Task goal:
Will you give the material below again, every line exactly as it is?

Entries shown:
============

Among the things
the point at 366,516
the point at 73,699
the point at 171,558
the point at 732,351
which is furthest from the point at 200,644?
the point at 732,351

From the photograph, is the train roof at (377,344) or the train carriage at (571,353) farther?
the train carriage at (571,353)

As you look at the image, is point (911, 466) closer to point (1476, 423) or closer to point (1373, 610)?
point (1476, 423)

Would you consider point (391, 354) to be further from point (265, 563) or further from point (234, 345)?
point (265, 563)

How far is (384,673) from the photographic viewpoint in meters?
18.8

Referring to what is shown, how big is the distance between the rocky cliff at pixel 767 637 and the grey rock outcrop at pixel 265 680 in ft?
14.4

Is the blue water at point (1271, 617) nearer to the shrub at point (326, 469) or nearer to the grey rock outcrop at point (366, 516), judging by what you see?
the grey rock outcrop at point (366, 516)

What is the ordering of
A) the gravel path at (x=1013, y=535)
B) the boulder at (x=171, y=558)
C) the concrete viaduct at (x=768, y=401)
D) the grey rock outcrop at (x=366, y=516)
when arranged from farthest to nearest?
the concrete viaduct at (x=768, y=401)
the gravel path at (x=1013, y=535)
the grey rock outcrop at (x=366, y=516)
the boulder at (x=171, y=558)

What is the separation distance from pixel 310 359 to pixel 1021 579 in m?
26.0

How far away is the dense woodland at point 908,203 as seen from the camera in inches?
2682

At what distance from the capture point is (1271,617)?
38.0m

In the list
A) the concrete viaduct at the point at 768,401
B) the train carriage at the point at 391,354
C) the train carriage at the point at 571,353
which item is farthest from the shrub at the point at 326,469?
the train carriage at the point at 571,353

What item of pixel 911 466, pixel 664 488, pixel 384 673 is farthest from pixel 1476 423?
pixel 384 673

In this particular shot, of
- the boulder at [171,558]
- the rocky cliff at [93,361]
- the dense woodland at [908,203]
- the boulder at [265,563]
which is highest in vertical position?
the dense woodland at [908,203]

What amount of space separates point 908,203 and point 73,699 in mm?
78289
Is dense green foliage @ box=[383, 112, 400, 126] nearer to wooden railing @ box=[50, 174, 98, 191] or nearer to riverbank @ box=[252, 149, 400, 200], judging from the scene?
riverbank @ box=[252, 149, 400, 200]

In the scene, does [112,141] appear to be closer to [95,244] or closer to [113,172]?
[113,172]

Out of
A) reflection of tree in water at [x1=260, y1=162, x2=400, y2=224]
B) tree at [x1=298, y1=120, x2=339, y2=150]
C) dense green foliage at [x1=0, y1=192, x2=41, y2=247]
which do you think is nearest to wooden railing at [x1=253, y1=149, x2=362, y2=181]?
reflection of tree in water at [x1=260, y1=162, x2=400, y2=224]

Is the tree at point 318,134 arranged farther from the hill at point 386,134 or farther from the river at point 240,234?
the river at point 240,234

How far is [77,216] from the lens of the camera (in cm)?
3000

============

Response to this task:
Among the things
the point at 366,516
the point at 73,699
the point at 171,558
the point at 732,351
which is furthest from the point at 200,644?
the point at 732,351

From the photograph, is the train roof at (377,344) or the train carriage at (571,353) farther?
the train carriage at (571,353)

As you look at the image, is point (911, 466) closer to point (1476, 423) or closer to point (1373, 610)?
point (1476, 423)

Would you consider point (391, 354) to be further from point (265, 563) or further from point (234, 345)?
point (265, 563)

How far is (384,673) from the photographic viewpoint in meters?
18.8

Referring to what is shown, how big is the distance between the rocky cliff at pixel 767 637 and the grey rock outcrop at pixel 265 680 in ft?
14.4

Is the blue water at point (1271, 617) nearer to the shrub at point (326, 469) or nearer to the grey rock outcrop at point (366, 516), judging by what you see?
the grey rock outcrop at point (366, 516)

What is the ordering of
A) the gravel path at (x=1013, y=535)
B) the boulder at (x=171, y=558)
C) the concrete viaduct at (x=768, y=401)
D) the grey rock outcrop at (x=366, y=516)
when arranged from farthest to nearest?
the concrete viaduct at (x=768, y=401)
the gravel path at (x=1013, y=535)
the grey rock outcrop at (x=366, y=516)
the boulder at (x=171, y=558)

What is the separation distance from pixel 310 359 to pixel 1021 579 in m?
26.0

How far away is the dense woodland at point 908,203 as seen from the camera in inches?
2682

At what distance from the capture point is (1271,617)?
38.0m

In the list
A) the concrete viaduct at the point at 768,401
B) the train carriage at the point at 391,354
C) the train carriage at the point at 571,353
which item is farthest from the shrub at the point at 326,469?
the train carriage at the point at 571,353

What item of pixel 911 466, pixel 664 488, pixel 384 673 is farthest from pixel 1476 423?
pixel 384 673

In this particular shot, of
- the boulder at [171,558]
- the rocky cliff at [93,361]
- the dense woodland at [908,203]
- the boulder at [265,563]
which is highest in vertical position?
the dense woodland at [908,203]

What amount of space separates point 908,203 and point 73,699 in mm?
78289
Is dense green foliage @ box=[383, 112, 400, 126] nearer to wooden railing @ box=[50, 174, 98, 191] or nearer to riverbank @ box=[252, 149, 400, 200], judging from the scene?
riverbank @ box=[252, 149, 400, 200]

In the scene, does [112,141] appear to be closer to [95,244] or closer to [113,172]?
[113,172]

Out of
A) reflection of tree in water at [x1=260, y1=162, x2=400, y2=224]
B) tree at [x1=298, y1=120, x2=339, y2=150]
C) dense green foliage at [x1=0, y1=192, x2=41, y2=247]
which do you think is nearest to wooden railing at [x1=253, y1=149, x2=362, y2=181]?
reflection of tree in water at [x1=260, y1=162, x2=400, y2=224]

Is the tree at point 318,134 arranged farther from the hill at point 386,134 or farther from the river at point 240,234?
the river at point 240,234

How far is [77,216] from the lens of the camera (in cm)?
3000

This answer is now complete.